In questo definitivo inquadramento delle visuali e delle prospettive scaturite dalla predicazione cristiana, Paolo inserisce anche una completa ed organica filosofia della storia. Egli sa di potere raccomandare la sua propaganda universalistica e la sua impugnazione vigorosa della solidità delle prescrizioni mosaiche e in genere di tutte le discipline positive, ad una spiegazione esauriente del mistero storico, il cui svolgimento drammatico si compie con lentezza fatale intorno a lui. Innegabilmente, il popolo d'Israele è stato insignito attraverso la sua vita nei secoli di particolari privilegi. Ad esso furono affidate le parole profetiche; su di lui furono riversate le ricchezze di particolari carismi e di eccezionali chiamate. Ma lo stesso cumulo dei privilegi passati pesa ormai come un fardello oneroso sulle spalle della razza vanagloriosa e si leva come un ostacolo sulla via della sua nuova salvezza. San Paolo pensa che quel «residuo» del popolo di Jahvè, il quale è riuscito a comprendere e ad abbracciare, in virtù dell'elezione della grazia, la fede nel Cristo morto e risorto, deve comunicare ai gentili l'annuncio dell'universale riscatto, mentre i figli di Abramo secondo la carne permangono nelle nebbie di un indurimento pervicace, che è anch'esso provvidenziale. I gentili, è vero, costituiscono una pianta selvatica di fronte alla pianta domestica di Israele: un olivastro di fronte all'olivo. Ma chiamandoli, così generosamente, alla giustizia e alla eredità, non più circoscritta e non più contesa, Iddio vuole suscitare e stimolare di rimbalzo l'emulazione del popolo che ha portato nei secoli il tesoro delle grandi promesse. Il pagano convertito non dovrà dimenticare che la radice onde è sostenuto nella sua gratuita elezione si sprofonda nella tradizione di Israele, e che la sua stessa chiamata ha ragione di mezzo, nello svolgimento prodigioso dei piani dell'Altissimo. Infatti, quando sia compiuta la conversione dei gentili, allora soltanto sarà la volta della salvezza per i giudei. Se il momentaneo recalcitrare di questi, dà la possibilità al mondo di riconciliarsi con Dio, la loro finale introduzione nella fede segnerà veramente l'avvento della risurrezione universale e del Regno. Così san Paolo ricongiunge la sua apparente apostasia dal privilegio dei suoi padri, ad una valutazione grandiosa del destino loro nel programma della Provvidenza.

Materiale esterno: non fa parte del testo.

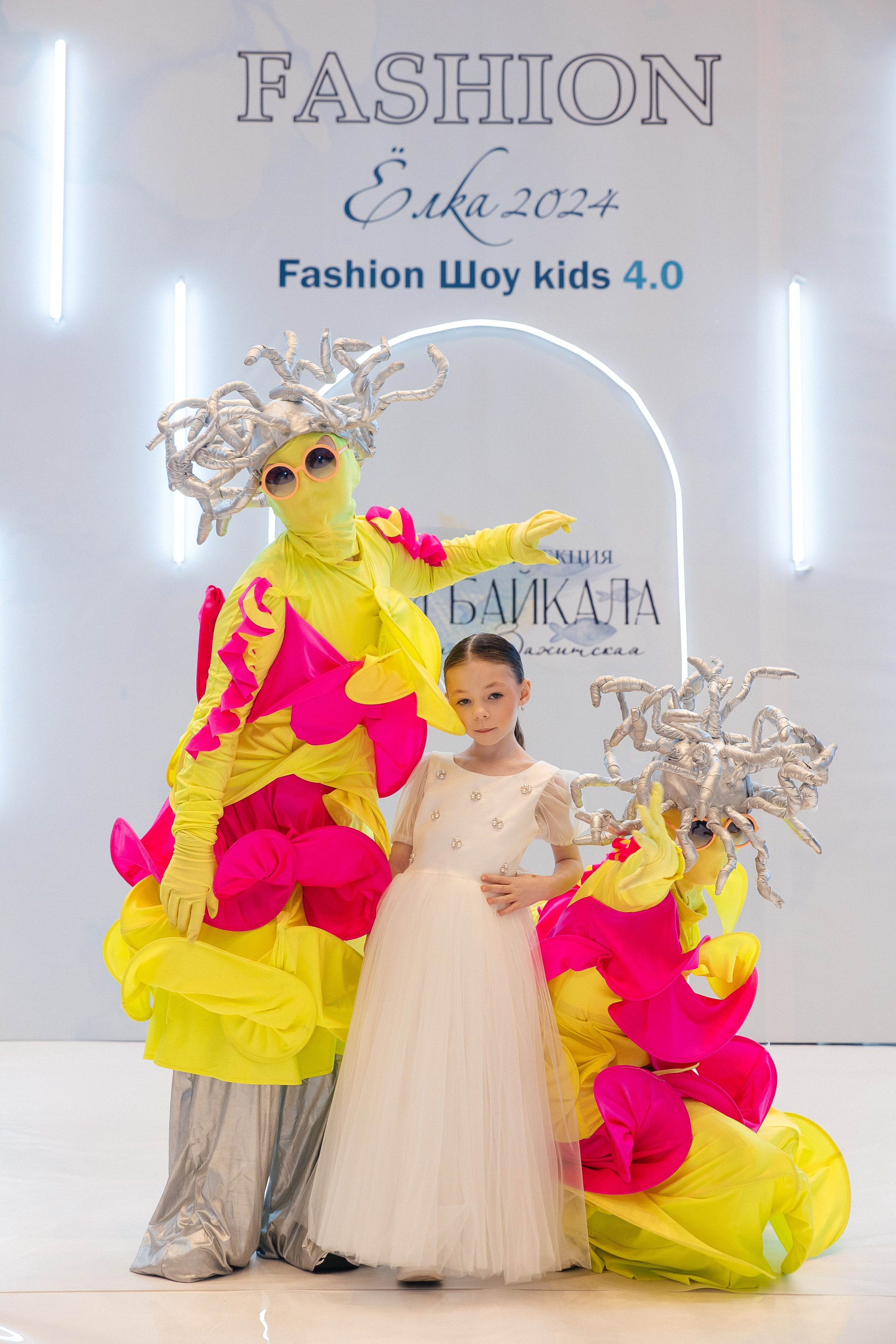 Фешен Ёлка 2024-2025. Little_Princess.38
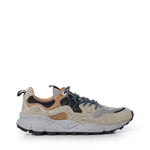 Sneaker Yamano 3 201781601 1E62 FLOWER MOUNTAIN 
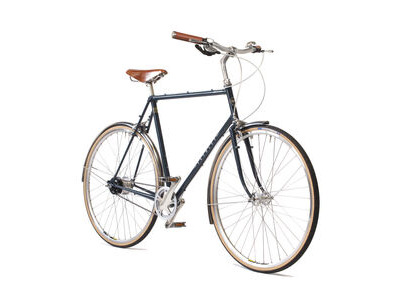 PASHLEY Countryman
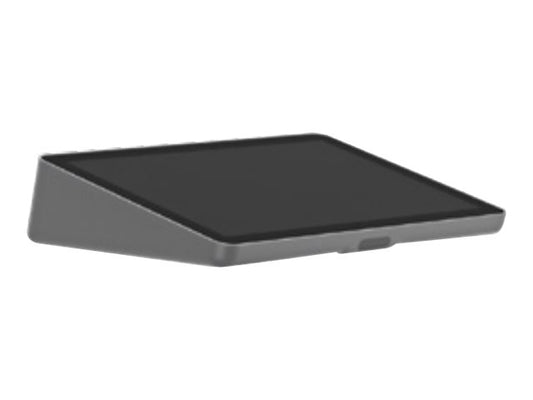 Logitech Tap IP - Dispositivo de vídeoconferencia - grafito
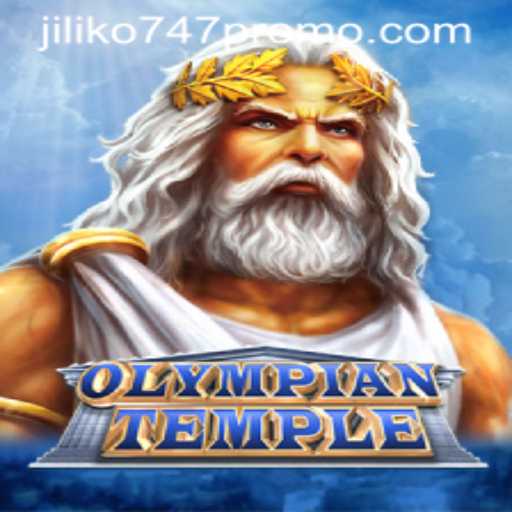 Discover the Mystical World of Olympian Temple: A Detailed Guide to Gameplay and Rules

Tutto commosso dalla vastità dell'orizzonte che la fede apre ai suoi occhi abbacinati, Paolo può sottolineare la grandezza della sua visione storica con parole di esultanza: «oh, profondità della ricchezza, della sapienza, delle intuizioni provenienti da Dio: come appaiono superiori ad ogni investigazione razionale le sue sentenze, e come risultano immuni da ogni pista che ne tradisca ad altri la traccia le sue vie! In virtù di Lui, attraverso Lui, verso di Lui, è ogni cosa. A Lui la gloria nei secoli. Amen.»